━━━━━ Page

Republican Sen. Mitt Romney of Utah on Wednesday blasted President Donald Trump for repeatedly pushing a decades-old conspiracy theory about MSNBC's Joe Scarborough, calling the attacks "vile" and "baseless." (Provided Photo/AP & Getty Images via CNN)

(CNN) — Republican Sen. Mitt Romney of Utah on Wednesday blasted President Donald Trump for repeatedly pushing a decades-old conspiracy theory about MSNBC’s Joe Scarborough, calling the attacks “vile” and “baseless.”

Trump’s smears about Scarborough center on the 2001 death of Lori Klausutis, who worked in his Florida office when he served in Congress. Scarborough’s opponents and a bevy of internet trolls have tried to blame him for her death, even though he was in Washington at the time. Klausutis’ widower, T.J. Klausutis, asked Twitter last week to remove the tweets, though the platform has said it doesn’t plan to.

“I know Joe Scarborough. Joe is a friend of mine. I don’t know T.J. Klausutis. Joe can weather vile, baseless accusations but T.J.? His heart is breaking. Enough already,” Romney wrote in a tweet Wednesday morning.

Romney has been a frequent critic of Trump, and his tweet on Wednesday appears to make him the second member of his party in Congress to publicly call out the President over his support of the conspiracy theory. Earlier this week, Republican Rep. Adam Kinzinger of Illinois urged the President in a tweet to stop touting the theory, writing, “It will destroy us.”

━━━━━━━━━━
━━━━━ Material

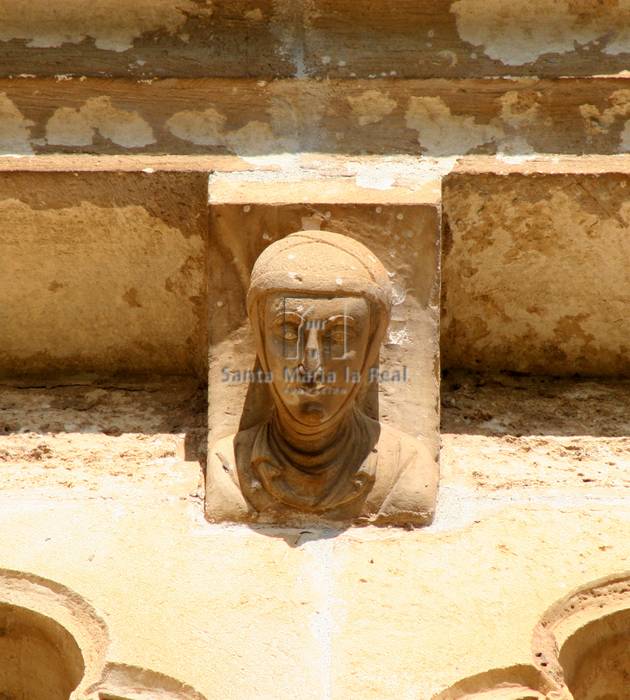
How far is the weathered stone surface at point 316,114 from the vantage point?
5.02 m

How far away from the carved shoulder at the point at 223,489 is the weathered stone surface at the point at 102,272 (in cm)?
57

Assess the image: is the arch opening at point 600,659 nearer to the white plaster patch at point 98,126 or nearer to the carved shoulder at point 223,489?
the carved shoulder at point 223,489

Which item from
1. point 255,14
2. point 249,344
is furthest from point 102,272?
point 255,14

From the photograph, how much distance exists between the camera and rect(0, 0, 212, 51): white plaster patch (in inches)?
204

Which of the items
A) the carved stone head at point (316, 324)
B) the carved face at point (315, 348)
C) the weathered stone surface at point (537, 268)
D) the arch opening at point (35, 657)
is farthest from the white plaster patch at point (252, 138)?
the arch opening at point (35, 657)

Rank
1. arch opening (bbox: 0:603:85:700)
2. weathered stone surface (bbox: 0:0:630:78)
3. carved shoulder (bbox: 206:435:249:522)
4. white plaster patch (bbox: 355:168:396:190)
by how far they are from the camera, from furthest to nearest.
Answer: weathered stone surface (bbox: 0:0:630:78), white plaster patch (bbox: 355:168:396:190), carved shoulder (bbox: 206:435:249:522), arch opening (bbox: 0:603:85:700)

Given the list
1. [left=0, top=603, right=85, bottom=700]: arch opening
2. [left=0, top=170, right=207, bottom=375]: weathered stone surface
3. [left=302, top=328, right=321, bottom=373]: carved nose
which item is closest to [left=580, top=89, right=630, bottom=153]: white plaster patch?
[left=0, top=170, right=207, bottom=375]: weathered stone surface

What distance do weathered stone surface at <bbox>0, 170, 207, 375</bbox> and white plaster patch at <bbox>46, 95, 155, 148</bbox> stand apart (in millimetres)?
211

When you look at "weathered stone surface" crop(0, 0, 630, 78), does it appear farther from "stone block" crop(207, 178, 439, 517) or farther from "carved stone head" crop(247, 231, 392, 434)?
"carved stone head" crop(247, 231, 392, 434)

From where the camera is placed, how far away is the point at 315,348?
4.29 m

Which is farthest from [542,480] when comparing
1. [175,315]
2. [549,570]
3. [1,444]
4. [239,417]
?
[1,444]

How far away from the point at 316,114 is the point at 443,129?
359mm

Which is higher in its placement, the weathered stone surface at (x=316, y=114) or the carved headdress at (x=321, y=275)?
the weathered stone surface at (x=316, y=114)

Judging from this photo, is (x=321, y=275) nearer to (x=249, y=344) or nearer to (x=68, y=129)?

━━━━━━━━━━

→ Task requirements
A – Print the passage of the Romney article from "Trump’s smears about" up to and including "doesn’t plan to.".
B – Write the next part of the news article about Romney's criticism of Trump, picking up after its final sentence.

→ Answers
A –
Trump’s smears about Scarborough center on the 2001 death of Lori Klausutis, who worked in his Florida office when he served in Congress. Scarborough’s opponents and a bevy of internet trolls have tried to blame him for her death, even though he was in Washington at the time. Klausutis’ widower, T.J. Klausutis, asked Twitter last week to remove the tweets, though the platform has said it doesn’t plan to.

B –
Trump, who had brought up the baseless theory once in 2017, ratcheted it up on May 4 and said “Concast,” his derogatory name for MSNBC’s owner Comcast, “should open up a long overdue Florida Cold Case against Psycho Joe Scarborough.” Since then, his tweets have become even more pointed, essentially accusing Scarborough of murder.

T.J. Klausutis’ private letter last week to Twitter CEO Jack Dorsey asking him to remove Trump’s tweets said that his late wife’s “passing is the single most painful thing that I have ever had to deal with in my 52 years and continues to haunt her parents and sister.”

T.J. said he has tried to honor his late wife by protecting her memory “as I would have protected her in life.”

He said that’s why he was writing to Dorsey.

“The President’s tweet that suggests that Lori was murdered — without evidence (and contrary to the official autopsy) — is a violation of Twitter’s community rules and terms of service,” he wrote. “An ordinary user like me would be banished from the platform for such a tweet but I am only asking that these tweets be removed.”

Scarborough’s co-host and wife Mika Brzezinski has also applied pressure, including on their program “Morning Joe,” where she said to Trump on the air last week that he “can keep tweeting about Joe, but you’re just hurting other people.” Brzezinski also asked for a meeting with Dorsey.

On Tuesday morning, New York Times columnist Kara Swisher published the Klausutis letter and Brzezinski read it on the air. Three hours later, Twitter told CNN Business that it would not be removing the tweets.

“We are deeply sorry about the pain these statements, and the attention they are drawing, are causing the family,” a Twitter spokesperson said. “We’ve been working to expand existing product features and policies so we can more effectively address things like this going forward, and we hope to have those changes in place shortly.”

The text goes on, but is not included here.